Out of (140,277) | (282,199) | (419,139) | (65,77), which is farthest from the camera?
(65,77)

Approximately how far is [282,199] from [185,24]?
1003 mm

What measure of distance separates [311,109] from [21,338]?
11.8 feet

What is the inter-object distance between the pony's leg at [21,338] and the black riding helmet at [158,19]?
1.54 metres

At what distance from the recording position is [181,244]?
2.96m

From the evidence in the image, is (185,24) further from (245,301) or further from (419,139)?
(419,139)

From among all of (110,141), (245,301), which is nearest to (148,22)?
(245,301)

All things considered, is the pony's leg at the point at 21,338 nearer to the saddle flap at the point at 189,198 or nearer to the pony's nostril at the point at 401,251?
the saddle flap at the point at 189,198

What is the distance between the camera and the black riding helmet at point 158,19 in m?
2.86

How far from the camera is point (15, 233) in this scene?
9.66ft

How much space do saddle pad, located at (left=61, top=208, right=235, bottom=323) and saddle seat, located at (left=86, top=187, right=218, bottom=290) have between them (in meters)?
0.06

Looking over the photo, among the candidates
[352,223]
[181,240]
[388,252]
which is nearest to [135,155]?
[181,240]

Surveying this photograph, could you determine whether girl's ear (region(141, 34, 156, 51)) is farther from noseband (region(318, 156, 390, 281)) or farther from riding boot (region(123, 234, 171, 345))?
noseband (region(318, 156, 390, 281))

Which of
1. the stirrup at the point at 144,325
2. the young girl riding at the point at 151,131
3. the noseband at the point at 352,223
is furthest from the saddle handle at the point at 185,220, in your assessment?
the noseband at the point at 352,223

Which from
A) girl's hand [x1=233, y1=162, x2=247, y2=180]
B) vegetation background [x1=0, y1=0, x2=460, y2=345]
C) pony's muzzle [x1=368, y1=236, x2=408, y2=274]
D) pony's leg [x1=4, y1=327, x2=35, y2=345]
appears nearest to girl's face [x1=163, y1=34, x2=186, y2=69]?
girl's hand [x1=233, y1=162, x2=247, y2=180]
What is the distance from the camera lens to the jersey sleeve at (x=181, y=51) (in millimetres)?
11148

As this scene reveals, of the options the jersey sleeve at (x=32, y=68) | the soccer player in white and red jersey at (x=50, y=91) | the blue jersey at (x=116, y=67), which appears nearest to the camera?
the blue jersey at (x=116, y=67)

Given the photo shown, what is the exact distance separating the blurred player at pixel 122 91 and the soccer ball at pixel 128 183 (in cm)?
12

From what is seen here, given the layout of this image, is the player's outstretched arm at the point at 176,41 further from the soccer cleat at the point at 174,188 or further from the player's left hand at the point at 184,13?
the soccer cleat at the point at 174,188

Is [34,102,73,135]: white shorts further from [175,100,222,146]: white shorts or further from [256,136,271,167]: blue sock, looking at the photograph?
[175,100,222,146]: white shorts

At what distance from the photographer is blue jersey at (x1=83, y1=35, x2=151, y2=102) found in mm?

——

= TASK =
Please output everything from the line containing "From what is" down to the end of the records as a Markdown table with the columns Number and Text, leaving out blank lines.

= TASK ANSWER =
| Number | Text |
|---|---|
| 1 | From what is seen here, given the layout of this image, is the player's outstretched arm at the point at 176,41 further from the soccer cleat at the point at 174,188 or further from the player's left hand at the point at 184,13? |
| 2 | the soccer cleat at the point at 174,188 |
| 3 | Is [34,102,73,135]: white shorts further from [175,100,222,146]: white shorts or further from [256,136,271,167]: blue sock, looking at the photograph? |
| 4 | [175,100,222,146]: white shorts |
| 5 | At what distance from the photographer is blue jersey at (x1=83, y1=35, x2=151, y2=102) found in mm? |